Hai una famiglia, dei figli?
“Ho 3 figli e, a volte, facciamo anche dei progetti insieme. Pensa che tre anni fa con la mia secondogenita, Anita, abbiamo collaborato in una performance nelle piazze. Siamo partite da Lucca, città che adoro, arrivando fino a Barcellona.” Incredibile penso, anzi lo dico proprio.
Ma che cosa facevate in giro per l’Europa?
“Usavo il suo corpo come fosse una tela. La dipingevo e poi osservavo le reazioni delle persone che ci guardavano.”
Continua a raccontarmi e io concentrata, in silenzio, ad ascol-
tare. “Invece l’altra mia figlia, Rachele, la più grande, scrive. Anche con lei ci sono state delle collaborazioni: io esponevo e lei sotto a ogni mio quadro raccontava una storia, un testo scritto appositamente per quell’opera.” Quando sono ormai giunta alla conclusione le pongo un’ultima domanda, immancabile per un’artista.
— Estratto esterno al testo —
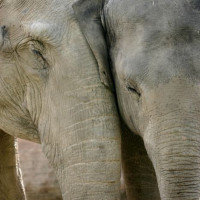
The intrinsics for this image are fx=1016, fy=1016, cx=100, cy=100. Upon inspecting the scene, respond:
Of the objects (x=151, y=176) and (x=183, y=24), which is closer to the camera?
(x=183, y=24)

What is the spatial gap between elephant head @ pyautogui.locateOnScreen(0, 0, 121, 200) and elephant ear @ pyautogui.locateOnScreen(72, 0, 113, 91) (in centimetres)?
1

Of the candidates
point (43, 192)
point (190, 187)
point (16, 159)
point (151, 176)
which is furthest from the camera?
point (43, 192)

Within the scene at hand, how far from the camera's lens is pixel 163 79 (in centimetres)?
492

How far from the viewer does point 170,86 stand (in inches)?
193

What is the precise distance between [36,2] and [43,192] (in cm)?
309

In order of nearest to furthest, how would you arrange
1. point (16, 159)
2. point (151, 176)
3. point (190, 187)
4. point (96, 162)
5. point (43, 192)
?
point (190, 187)
point (96, 162)
point (151, 176)
point (16, 159)
point (43, 192)

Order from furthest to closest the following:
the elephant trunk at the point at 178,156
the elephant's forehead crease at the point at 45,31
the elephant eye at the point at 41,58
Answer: the elephant eye at the point at 41,58, the elephant's forehead crease at the point at 45,31, the elephant trunk at the point at 178,156

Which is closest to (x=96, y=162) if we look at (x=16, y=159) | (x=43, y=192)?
(x=16, y=159)

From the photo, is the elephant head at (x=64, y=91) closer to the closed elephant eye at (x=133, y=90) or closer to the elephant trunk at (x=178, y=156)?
the closed elephant eye at (x=133, y=90)

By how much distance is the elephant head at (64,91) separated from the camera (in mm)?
5227

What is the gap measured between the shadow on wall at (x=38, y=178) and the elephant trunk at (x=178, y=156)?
3476 millimetres

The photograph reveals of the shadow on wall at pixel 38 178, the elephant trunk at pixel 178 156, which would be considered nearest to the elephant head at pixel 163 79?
the elephant trunk at pixel 178 156

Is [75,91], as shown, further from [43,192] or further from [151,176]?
[43,192]

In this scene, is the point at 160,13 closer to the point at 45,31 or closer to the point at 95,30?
the point at 95,30
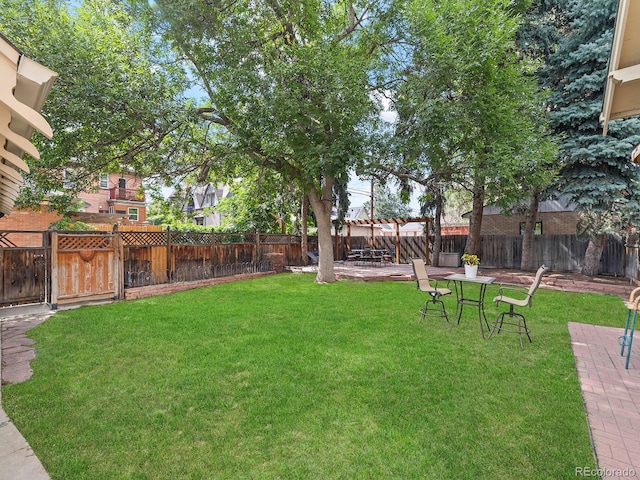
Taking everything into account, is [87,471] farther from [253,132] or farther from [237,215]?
[237,215]

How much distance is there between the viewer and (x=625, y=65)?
8.97ft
Alice, qual è il tuo colore preferito?
“È quella specie di azzurro che ritrovi in tutti i miei quadri - mi risponde prontamente - un azzurro mischiato a terra di Cassel. Per me è bellissimo dipingere una donna indagando e facendo emergere la sua parte più animale, trasgressiva; il mondo sommerso di ognuno di noi.”